(WHAT IS REQUIRED): Copy the lines below word for word, from the start of the records through the line holding "overturned truck [1, 44, 239, 186]", with both ends included. Leave the pictures out of your copy.

(Bounding box data excerpts)
● ● ● ● ● ● ●

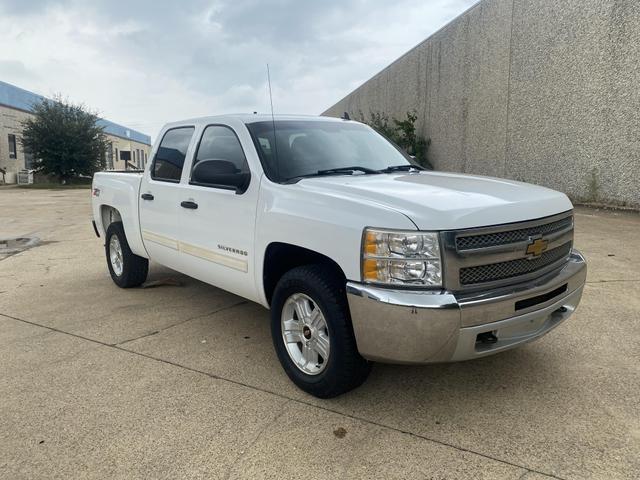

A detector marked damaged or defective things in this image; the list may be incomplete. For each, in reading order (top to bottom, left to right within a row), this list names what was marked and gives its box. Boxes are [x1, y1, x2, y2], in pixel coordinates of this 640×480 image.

pavement crack [3, 310, 568, 478]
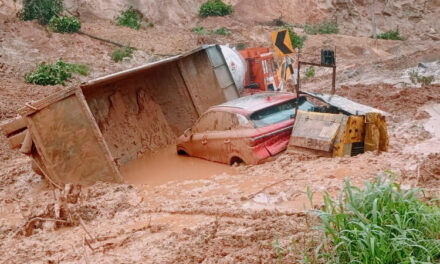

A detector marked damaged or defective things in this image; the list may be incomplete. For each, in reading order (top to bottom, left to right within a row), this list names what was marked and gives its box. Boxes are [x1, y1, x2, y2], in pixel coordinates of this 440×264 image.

rusty truck container [2, 45, 237, 186]
overturned truck [1, 44, 239, 186]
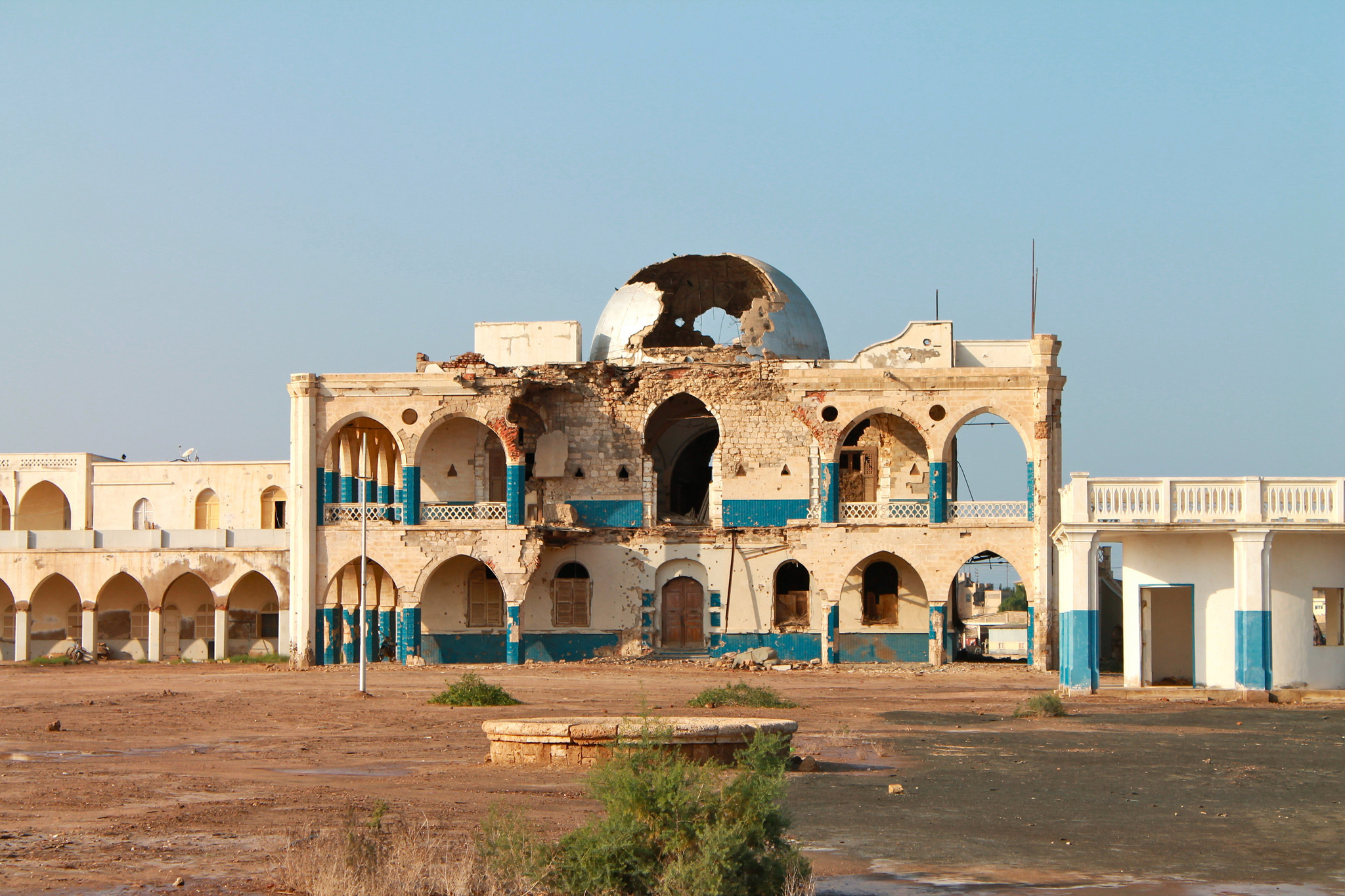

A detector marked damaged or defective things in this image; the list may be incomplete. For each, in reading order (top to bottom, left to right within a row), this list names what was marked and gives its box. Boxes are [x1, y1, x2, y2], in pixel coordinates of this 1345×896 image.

damaged dome [588, 252, 830, 365]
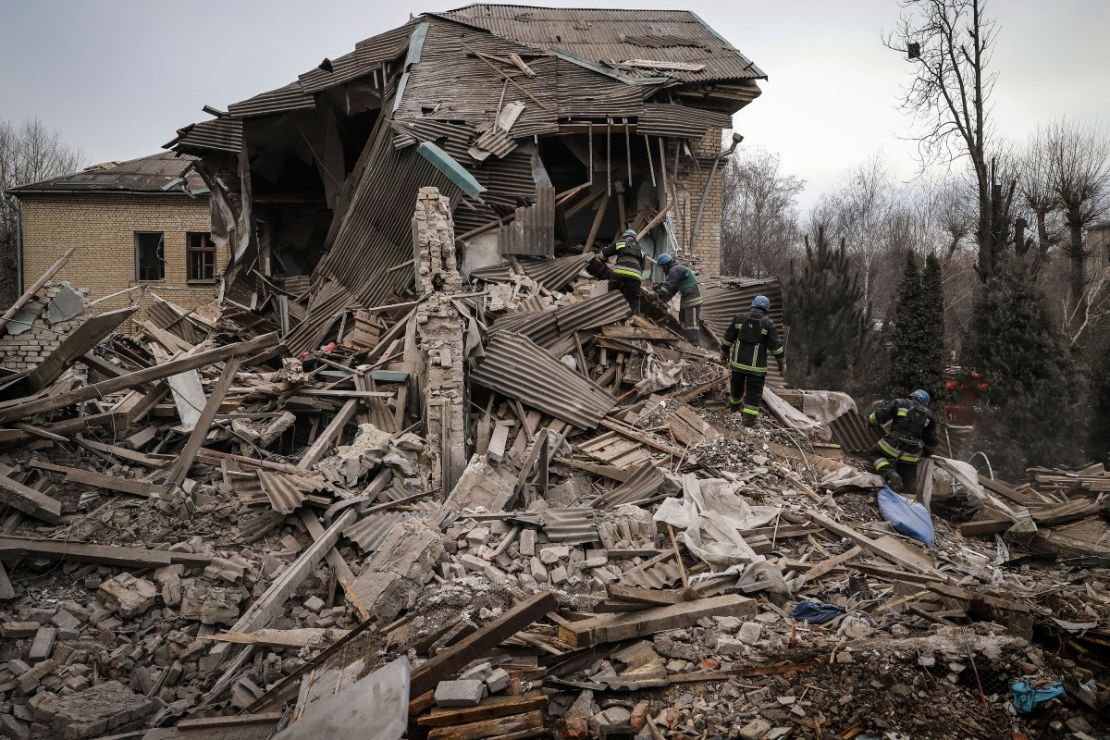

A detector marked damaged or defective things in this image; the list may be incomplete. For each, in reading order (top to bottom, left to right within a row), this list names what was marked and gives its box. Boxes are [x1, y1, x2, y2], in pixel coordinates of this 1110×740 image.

damaged roof [9, 152, 208, 198]
broken window frame [134, 231, 166, 284]
broken window frame [187, 233, 219, 284]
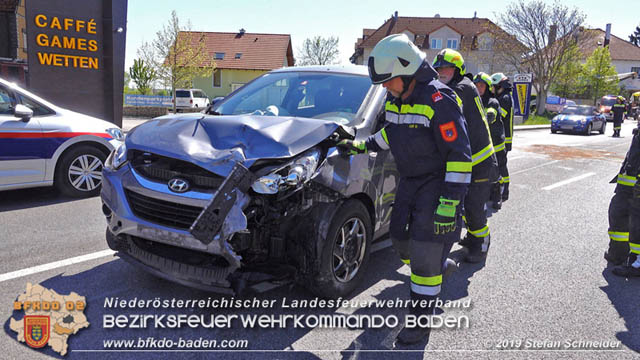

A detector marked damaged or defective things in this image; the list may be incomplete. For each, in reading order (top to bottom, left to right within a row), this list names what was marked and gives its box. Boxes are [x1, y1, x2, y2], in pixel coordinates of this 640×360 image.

crushed hood [127, 114, 342, 176]
damaged hyundai suv [100, 65, 398, 298]
broken headlight [250, 146, 320, 194]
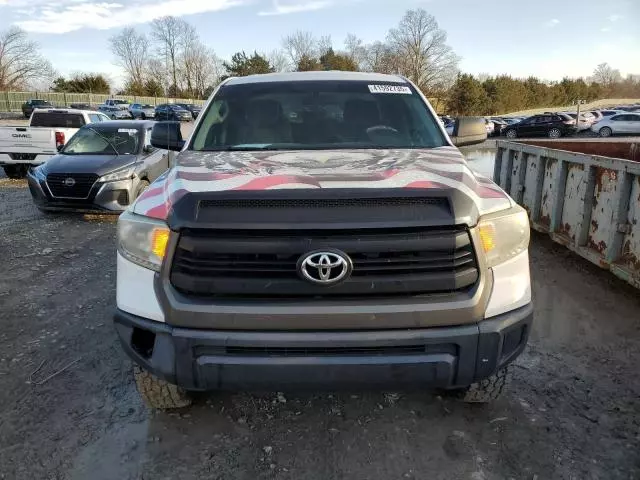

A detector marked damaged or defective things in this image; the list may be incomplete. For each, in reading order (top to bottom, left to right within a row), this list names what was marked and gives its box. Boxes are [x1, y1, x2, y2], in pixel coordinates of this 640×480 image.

rusty metal container [496, 139, 640, 288]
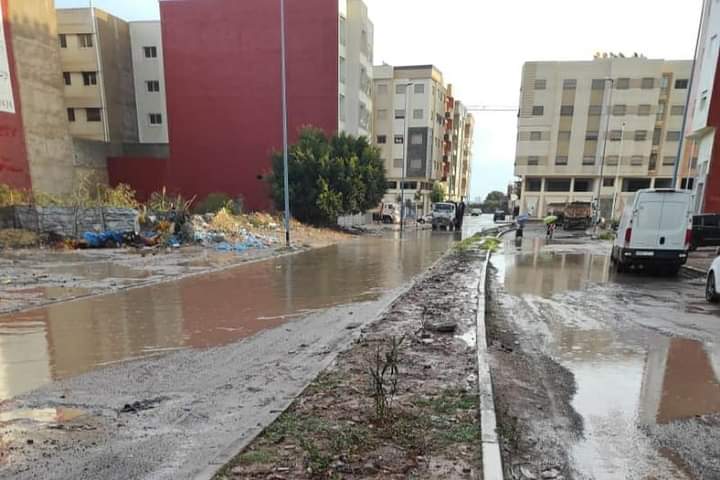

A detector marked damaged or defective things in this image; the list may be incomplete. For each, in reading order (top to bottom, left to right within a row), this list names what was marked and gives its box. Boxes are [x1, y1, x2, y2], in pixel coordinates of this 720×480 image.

damaged road surface [0, 231, 462, 478]
damaged road surface [486, 234, 720, 478]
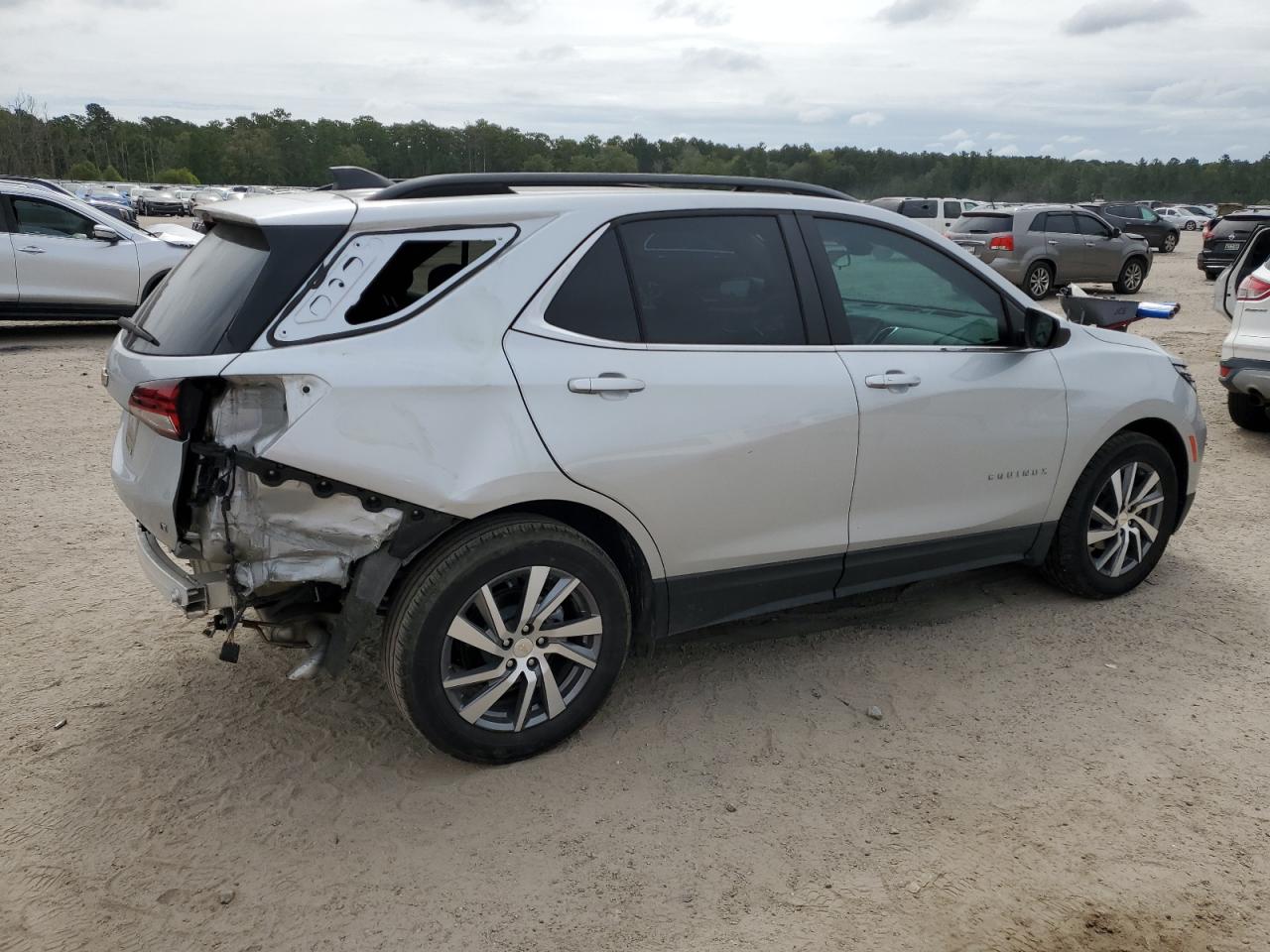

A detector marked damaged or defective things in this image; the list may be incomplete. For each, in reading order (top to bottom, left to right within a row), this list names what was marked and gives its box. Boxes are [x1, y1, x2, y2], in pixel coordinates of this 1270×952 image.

● ● ● ● ● ● ●

(EXPECTED OUTPUT):
A detector marked damaged or defective things in this image; the list may be incomplete. For each, in reading order (top to bottom, left to right within a row), this list names what was marked and gives its box. Boxes are [x1, y1, x2, y2], in pixel coordinates of this 640×480 image.

pavement crack [3, 310, 568, 478]

A detector marked damaged or defective things in this image; the list may be incomplete. For each, in reading order (top to bottom, left to right within a row), this list names what was marked and gives its box. Boxes are [x1, y1, x2, y2], in pixel coordinates of this 440×264 image.

rusty truck container [2, 45, 237, 186]
overturned truck [1, 44, 239, 186]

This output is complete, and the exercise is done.